Problem to work on: Each record below should be output verbatim, without pictures.

Items:
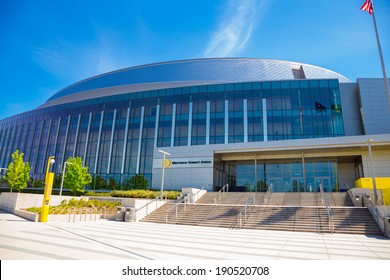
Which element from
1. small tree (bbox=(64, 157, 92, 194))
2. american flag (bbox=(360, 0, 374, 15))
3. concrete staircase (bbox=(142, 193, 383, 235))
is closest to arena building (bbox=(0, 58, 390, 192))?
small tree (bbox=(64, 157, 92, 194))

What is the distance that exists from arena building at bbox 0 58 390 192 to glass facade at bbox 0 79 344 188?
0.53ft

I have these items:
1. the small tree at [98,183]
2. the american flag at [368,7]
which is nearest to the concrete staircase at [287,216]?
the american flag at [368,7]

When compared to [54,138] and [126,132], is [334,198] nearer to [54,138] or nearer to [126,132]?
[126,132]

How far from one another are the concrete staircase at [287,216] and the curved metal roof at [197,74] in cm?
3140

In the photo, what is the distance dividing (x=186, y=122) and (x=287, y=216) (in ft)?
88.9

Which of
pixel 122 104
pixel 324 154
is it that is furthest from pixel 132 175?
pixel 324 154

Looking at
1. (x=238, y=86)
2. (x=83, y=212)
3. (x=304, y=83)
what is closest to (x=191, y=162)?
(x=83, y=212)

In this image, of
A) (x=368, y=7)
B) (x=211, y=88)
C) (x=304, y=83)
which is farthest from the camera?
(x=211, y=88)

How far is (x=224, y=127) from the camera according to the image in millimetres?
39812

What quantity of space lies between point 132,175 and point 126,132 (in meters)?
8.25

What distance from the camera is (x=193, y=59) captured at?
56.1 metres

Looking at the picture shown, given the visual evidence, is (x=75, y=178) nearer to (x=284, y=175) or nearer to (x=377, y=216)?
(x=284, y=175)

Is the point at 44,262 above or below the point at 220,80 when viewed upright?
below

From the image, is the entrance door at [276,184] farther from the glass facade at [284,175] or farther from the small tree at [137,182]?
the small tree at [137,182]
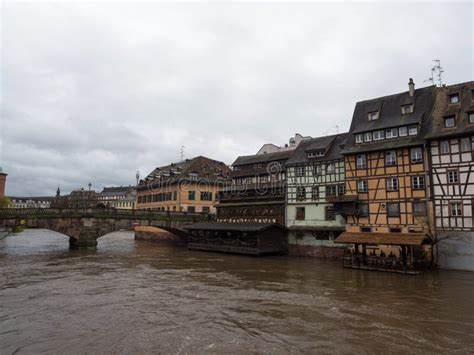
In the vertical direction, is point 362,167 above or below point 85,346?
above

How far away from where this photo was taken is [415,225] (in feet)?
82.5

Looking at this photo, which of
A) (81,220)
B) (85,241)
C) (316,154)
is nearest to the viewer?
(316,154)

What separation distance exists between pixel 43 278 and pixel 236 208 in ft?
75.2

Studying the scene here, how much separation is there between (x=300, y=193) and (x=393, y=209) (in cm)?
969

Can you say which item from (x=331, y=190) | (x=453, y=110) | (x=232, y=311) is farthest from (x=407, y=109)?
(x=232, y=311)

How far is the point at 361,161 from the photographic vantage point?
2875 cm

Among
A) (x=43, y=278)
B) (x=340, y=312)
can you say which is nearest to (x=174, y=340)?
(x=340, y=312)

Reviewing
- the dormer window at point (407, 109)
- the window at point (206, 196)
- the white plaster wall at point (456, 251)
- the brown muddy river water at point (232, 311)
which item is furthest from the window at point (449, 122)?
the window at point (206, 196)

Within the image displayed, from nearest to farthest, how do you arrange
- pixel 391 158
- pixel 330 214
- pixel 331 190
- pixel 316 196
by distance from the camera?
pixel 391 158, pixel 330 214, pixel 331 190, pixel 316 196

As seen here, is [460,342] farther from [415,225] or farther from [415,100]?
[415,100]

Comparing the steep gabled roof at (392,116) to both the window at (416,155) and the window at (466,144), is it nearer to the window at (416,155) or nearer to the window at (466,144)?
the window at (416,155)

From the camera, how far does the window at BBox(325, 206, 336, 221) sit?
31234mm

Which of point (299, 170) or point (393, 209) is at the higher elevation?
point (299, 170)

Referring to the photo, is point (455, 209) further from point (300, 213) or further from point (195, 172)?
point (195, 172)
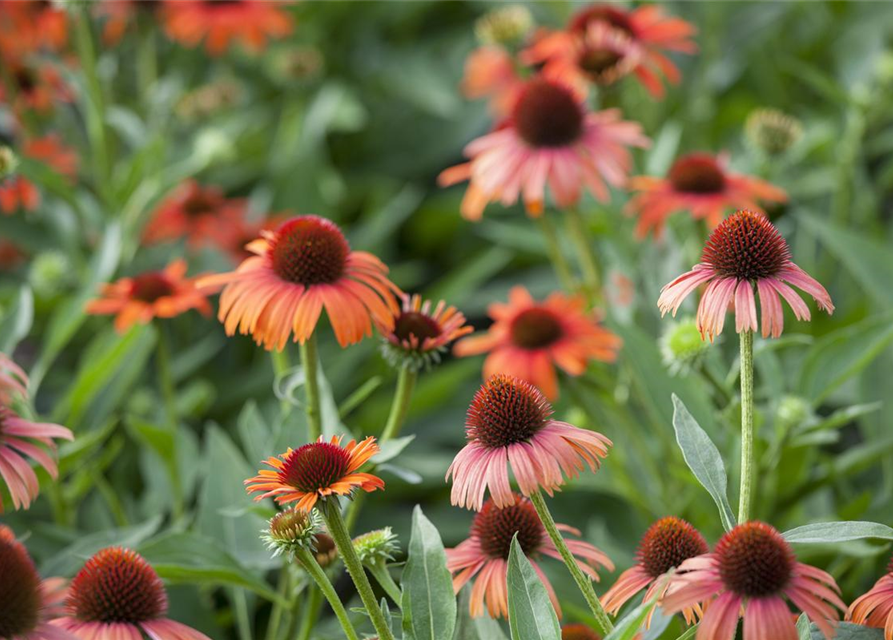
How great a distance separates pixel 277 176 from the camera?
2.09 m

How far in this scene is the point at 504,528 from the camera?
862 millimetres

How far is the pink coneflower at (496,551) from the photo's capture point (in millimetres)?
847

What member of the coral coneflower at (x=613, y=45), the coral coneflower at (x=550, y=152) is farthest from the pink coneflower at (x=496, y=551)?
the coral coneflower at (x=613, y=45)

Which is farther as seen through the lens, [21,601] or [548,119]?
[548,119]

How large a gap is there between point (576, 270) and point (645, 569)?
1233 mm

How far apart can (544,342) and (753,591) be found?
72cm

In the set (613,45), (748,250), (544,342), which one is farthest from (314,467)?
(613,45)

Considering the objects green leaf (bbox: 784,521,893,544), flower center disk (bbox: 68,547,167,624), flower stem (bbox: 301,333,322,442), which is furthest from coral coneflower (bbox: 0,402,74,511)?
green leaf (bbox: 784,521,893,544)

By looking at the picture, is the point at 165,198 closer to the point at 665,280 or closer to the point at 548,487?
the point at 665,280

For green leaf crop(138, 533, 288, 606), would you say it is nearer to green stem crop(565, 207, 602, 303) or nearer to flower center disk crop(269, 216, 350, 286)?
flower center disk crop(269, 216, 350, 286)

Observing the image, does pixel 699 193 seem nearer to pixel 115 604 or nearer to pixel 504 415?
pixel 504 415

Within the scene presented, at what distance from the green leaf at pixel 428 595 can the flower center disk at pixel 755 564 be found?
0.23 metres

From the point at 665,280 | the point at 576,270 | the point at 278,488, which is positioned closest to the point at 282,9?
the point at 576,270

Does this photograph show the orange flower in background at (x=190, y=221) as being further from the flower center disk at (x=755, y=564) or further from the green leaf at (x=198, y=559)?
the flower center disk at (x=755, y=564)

Written answer:
Which element from
1. small tree (bbox=(64, 157, 92, 194))
2. american flag (bbox=(360, 0, 374, 15))
3. concrete staircase (bbox=(142, 193, 383, 235))
is closest to arena building (bbox=(0, 58, 390, 192))?
small tree (bbox=(64, 157, 92, 194))

What is the distance that exists from arena building at bbox 0 58 390 192 to glass facade at bbox 0 79 344 188?
0.53ft

I have these items:
1. the small tree at [98,183]
2. the american flag at [368,7]
which is nearest to the concrete staircase at [287,216]?
the american flag at [368,7]

When compared to [54,138] and [126,132], is [334,198] nearer to [54,138] or nearer to [126,132]?
[126,132]

How far from one another are the concrete staircase at [287,216] and the curved metal roof at [197,74] in cm?
3140

In the photo, what is the distance dividing (x=186, y=122) and (x=287, y=216) (in ft)?
88.9

Which of
pixel 122 104
pixel 324 154
is it that is furthest from pixel 132 175?
pixel 324 154

Looking at
1. (x=238, y=86)
2. (x=83, y=212)
3. (x=304, y=83)
what is closest to (x=191, y=162)?
(x=83, y=212)

In this image, of
A) (x=368, y=7)
B) (x=211, y=88)
C) (x=304, y=83)
which is farthest from the camera?
(x=211, y=88)

How far is (x=224, y=127) from the camera according to the image in millimetres?
39812

What quantity of space lies between point 132,175 and point 126,132 (in meters)?
8.25

What distance from the camera is (x=193, y=59) captured at?
56.1 metres

Looking at the picture shown, given the visual evidence, is (x=75, y=178) nearer to (x=284, y=175) or nearer to (x=377, y=216)?
(x=284, y=175)

Is the point at 44,262 above or below the point at 220,80 when viewed upright?
below

From the image, is the entrance door at [276,184] farther from the glass facade at [284,175] or farther from the small tree at [137,182]?
the small tree at [137,182]
In the vertical direction, is point 362,167 above or below point 85,346?
above

How far away from where this photo was taken is [415,225] (in feet)?
82.5

Looking at this photo, which of
A) (81,220)
B) (85,241)
C) (316,154)
is nearest to the viewer?
(316,154)

What separation distance exists between pixel 43 278 and pixel 236 208 in ft?
75.2

Studying the scene here, how much separation is there between (x=300, y=193) and (x=393, y=209) (in cm)?
969

Can you say which item from (x=331, y=190) | (x=453, y=110) | (x=232, y=311) is farthest from (x=407, y=109)?
(x=232, y=311)

How far is the point at 361,161 from the photographic vantage point?
2875 cm

Among
A) (x=43, y=278)
B) (x=340, y=312)
can you say which is nearest to (x=174, y=340)?
(x=340, y=312)

Reviewing
- the dormer window at point (407, 109)
- the window at point (206, 196)
- the white plaster wall at point (456, 251)
- the brown muddy river water at point (232, 311)
which item is furthest from the window at point (449, 122)?
the window at point (206, 196)

Within the image displayed, from nearest to farthest, how do you arrange
- pixel 391 158
- pixel 330 214
- pixel 331 190
- pixel 316 196
by distance from the camera?
pixel 391 158, pixel 330 214, pixel 331 190, pixel 316 196

As seen here, is [460,342] farther from [415,225] or farther from [415,100]?
[415,100]

Comparing the steep gabled roof at (392,116) to both the window at (416,155) and the window at (466,144), is it nearer to the window at (416,155) or nearer to the window at (466,144)?
the window at (416,155)

From the camera, how far does the window at BBox(325, 206, 336, 221) sit?
31234mm

Which of point (299, 170) or point (393, 209) is at the higher elevation?
point (299, 170)

Referring to the photo, is point (455, 209) further from point (300, 213) or further from point (195, 172)?
point (195, 172)
How great a distance separates pixel 277 176 from the camera?
2.09 m

How far in this scene is the point at 504,528 from the camera?
862 millimetres

How far is the pink coneflower at (496,551) from the photo's capture point (in millimetres)?
847

What member of the coral coneflower at (x=613, y=45), the coral coneflower at (x=550, y=152) is farthest from the pink coneflower at (x=496, y=551)?
the coral coneflower at (x=613, y=45)

Which is farther as seen through the lens, [21,601] or [548,119]?
[548,119]

How large a gap is there between point (576, 270) and point (645, 569)?
1233 mm

How far apart can (544,342) and (753,591) be found?
72cm

In the set (613,45), (748,250), (544,342), which one is farthest from (314,467)?
(613,45)

Considering the objects green leaf (bbox: 784,521,893,544), flower center disk (bbox: 68,547,167,624), flower stem (bbox: 301,333,322,442), which is furthest from coral coneflower (bbox: 0,402,74,511)?
green leaf (bbox: 784,521,893,544)

By looking at the picture, is the point at 165,198 closer to the point at 665,280 or closer to the point at 548,487?
the point at 665,280

For green leaf crop(138, 533, 288, 606), would you say it is nearer to green stem crop(565, 207, 602, 303) or nearer to flower center disk crop(269, 216, 350, 286)?
flower center disk crop(269, 216, 350, 286)

Observing the image, does pixel 699 193 seem nearer to pixel 115 604 or nearer to pixel 504 415?
pixel 504 415

Within the scene presented, at what distance from the green leaf at pixel 428 595 can the flower center disk at pixel 755 564 be found?
0.23 metres

From the point at 665,280 | the point at 576,270 | the point at 278,488, which is positioned closest to the point at 282,9?
the point at 576,270

Does this photograph show the orange flower in background at (x=190, y=221) as being further from the flower center disk at (x=755, y=564) or further from the green leaf at (x=198, y=559)?
the flower center disk at (x=755, y=564)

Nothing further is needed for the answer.